Small-cell lung cancer
This type of lung cancer starts in the smallest cells in your lungs – usually in the cells lining your bronchi. It can develop very fast and spread to other parts of the body very early – often before it’s been diagnosed. For this reason SCLC can be difficult to treat.
Symptoms of lung cancer
Most people with lung cancer have no early symptoms at all, but others may have:
- a cough – this can come on gradually
- a change in a cough you have had a long time – for example if you smoke, a constant dry cough may become chesty
- blood-stained phlegm (sputum)
- shortness of breath
- loss of appetite
- weight loss
Less common symptoms include:
- swelling of your face or neck
- a hoarse voice
- chest or shoulder pain
- broadening or thickening of the tips of the fingers (called clubbing)
These symptoms aren’t always caused by lung cancer but if you have had them for longer than three weeks, see your GP.
Smoking is the major cause of lung cancer, causing around nine in 10 lung cancers. Passive or second-hand smoking (breathing in other people’s smoke) is also linked to lung cancer.

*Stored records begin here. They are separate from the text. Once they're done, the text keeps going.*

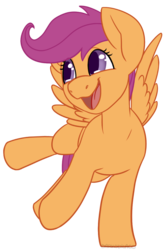 Size: 660x1000 | Tagged: artist:darkodraco, cute, cutealoo, female, filly, open mouth, pegasus, pony, raised hoof, safe, scootaloo, simple background, smiling, solo, spread wings, transparent background, wings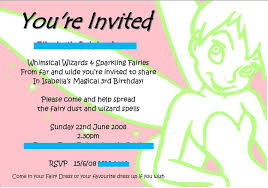 tinkerbell invitation show parties 5s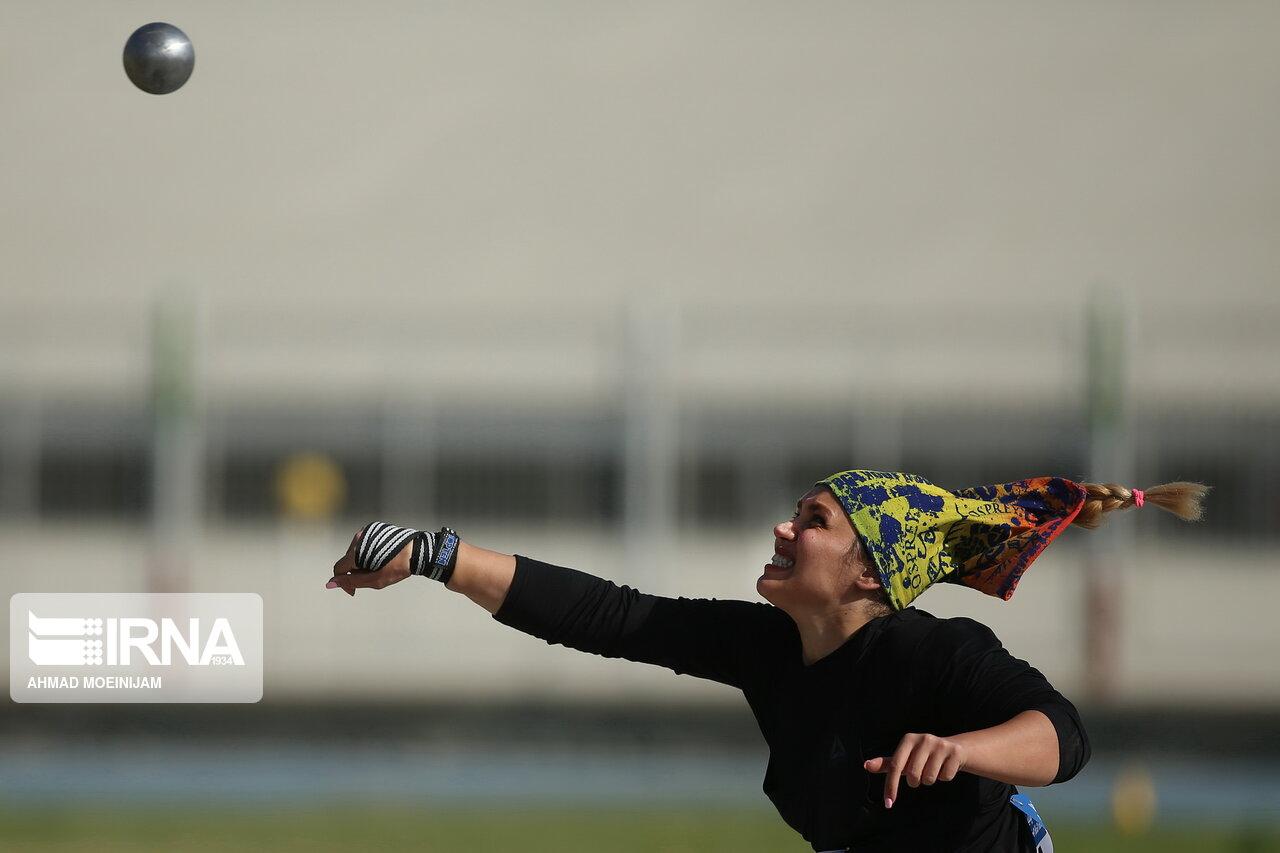 تصاویر: رقابتهای دو و میدانی قهرمانی باشگاههای کشور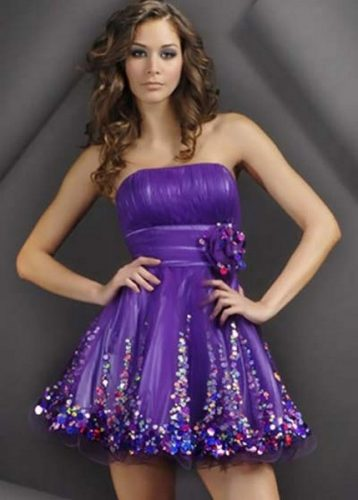 vestidos de 15 años cortos24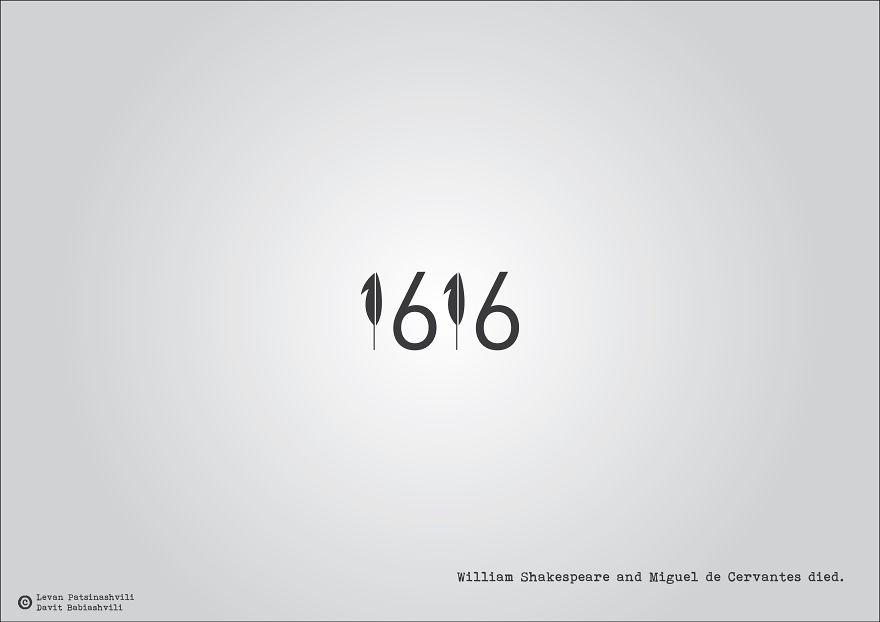 D1g1tal-Chr0n1cles-Part-1-5832ea4728967__880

Other factors that make lung cancer more likely include the following.
- Exposure to asbestos.
- Exposure to high levels of radon gas, a naturally occurring radioactive gas.
- Not enough fruit and vegetables in your diet.
- Previous lung disease.
- A weakened immune system, for example if you have HIV/AIDS.
Your GP will ask you about your symptoms and examine you. He or she may also ask you about your medical history. Your GP will usually refer you to a hospital for a chest X-ray.
If your chest X-ray shows signs of lung cancer, you will usually be referred to a doctor who specialises in chest disease.
You may have the following tests to confirm diagnosis, find out the type of cancer you have and if the cancer has spread (this is called cancer staging).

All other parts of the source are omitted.